Bei einem Gesamtbedarf von 1.380 Euro entfällt auf die Beklagte dabei ein Anteil von 34%, so dass sie gerundet 165 Euro an Unterhalt beanspruchen kann.

Dieses Ergebnis führt auch in der Gesamtschau zu einer angemessenen Verteilung des verfügbaren Einkommens. Zusammen mit ihrem eigenen Einkommen von 1.175 Euro stehen der Beklagten 1.340 Euro zur Verfügung. Der neuen Familie verbleiben nach Abzug des Unterhalts 1.930 Euro – von denen bei einem auf 595 Euro gekürzten Anteil der jetzigen Ehefrau auf den Kläger rechnerisch 1.335 Euro entfallen. Damit ist sein eigener angemessener Bedarf im Verhältnis zur Beklagten noch gewahrt.

Ab 2006 haben sich ausweislich der vorgelegten Gehaltsmitteilung die Einkommensverhältnisse durch den ausgezahlten Kinderzuschlag sowie die Sonderzahlung verändert. Bei einem Jahresbruttoeinkommen von hochgerechnet 51.485 Euro ergibt sich unter Berücksichtigung des von dem Kläger in Anspruch genommenen Steuerfreibetrages von 2.400 Euro und einem Lohnsteuerabzug nach der Lohnsteuerklasse 3 ein Jahresnettoeinkommen von 38.800 Euro. Dies entspricht bei ansonsten unveränderten Verhältnissen einem monatlichen Nettoeinkommen von rund 2.480 Euro (6/7Anteil 2.125 Euro). Auf Seiten der Beklagten sind unverändert 1.175 Euro (6/7Anteil 1.020 Euro) anzusetzen, so dass sich ein angemessener Bedarf von gerundet 550 Euro ergibt.

Da der Kläger nunmehr dem Lohnsteuerabzug nach der Steuerklasse III unterliegt, ist für die Bemessung des Bedarfs seiner Ehefrau bei einem Jahresnettoeinkommen von rund 43.955 Euro nach Abzug aller unverändert gebliebenen Belastungen ein Nettoeinkommen von rund 2.660 Euro zugrunde zu legen. Hieraus folgt ein angemessener Bedarf von 1.140 Euro, der teilweise durch den freien Anteil aus dem Splittingvorteil in Höhe von 180 gedeckt ist, so dass sich ein Restbetrag von 960 Euro ergibt.

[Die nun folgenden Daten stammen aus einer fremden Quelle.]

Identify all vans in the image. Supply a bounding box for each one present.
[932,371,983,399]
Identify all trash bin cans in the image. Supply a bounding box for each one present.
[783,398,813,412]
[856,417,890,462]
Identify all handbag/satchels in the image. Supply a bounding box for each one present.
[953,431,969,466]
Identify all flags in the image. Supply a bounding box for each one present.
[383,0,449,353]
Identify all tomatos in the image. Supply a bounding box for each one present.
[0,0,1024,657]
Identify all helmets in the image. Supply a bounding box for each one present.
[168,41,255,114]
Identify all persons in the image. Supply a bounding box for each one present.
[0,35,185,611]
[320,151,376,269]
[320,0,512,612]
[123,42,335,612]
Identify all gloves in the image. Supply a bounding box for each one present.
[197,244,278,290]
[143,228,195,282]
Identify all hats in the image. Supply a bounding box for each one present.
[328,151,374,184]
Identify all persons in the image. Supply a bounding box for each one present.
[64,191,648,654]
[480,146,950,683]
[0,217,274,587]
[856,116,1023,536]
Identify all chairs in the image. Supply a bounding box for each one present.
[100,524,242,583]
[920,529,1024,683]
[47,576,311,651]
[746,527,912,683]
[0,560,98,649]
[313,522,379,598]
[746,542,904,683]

Von dem Gesamtbedarf von 1.510 Euro entfallen auf die Beklagte 36%, so dass sich ihr angemessener Restanspruch auf 200 Euro beläuft.

Auch damit ist eine angemessene Verteilung des Einkommens gewährleistet. Die Beklagte kann über insgesamt 1.375 Euro verfügen, während der neuen Familie nach Abzug des zu zahlenden Unterhalts 2.460 Euro verbleiben.

Soweit der Kläger der Beklagten in der Vergangenheit einen höheren als den aus dem Tenor ersichtlichen Unterhalt gezahlt hat, ist die Beklagte ihm gemäß § 812 BGB zur Rückzahlung verpflichtet. Denn mit der rückwirkenden Herabsetzung des Unterhalts ist der rechtfertigende Grund für diese Leistung entfallen. Einwände gegen diesen Anspruch hat die Beklagte nicht erhoben. Da der Kläger unstreitig monatlich 600 Euro gezahlt hat, sind für die Monate März bis September 2006 jeweils 400 Euro, insgesamt folglich 2.800 Euro zu zahlen.

Das neue Vorbringen im nicht nachgelassenen Schriftsatz vom 22. September 2006 gibt keinen Anlass, erneut in die mündliche Verhandlung einzutreten. Es ist nicht ersichtlich, welche Gründe den Kläger an einem rechtzeitigen Vortrag gehindert haben.

Die Nebenentscheidungen beruhen auf §§ 92 Abs. 1, 97, 708 Nr. 10, 711 ZPO.

Der Senat lässt die Revision gegen dieses Urteil wegen der grundsätzlichen Bedeutung der Sache zu.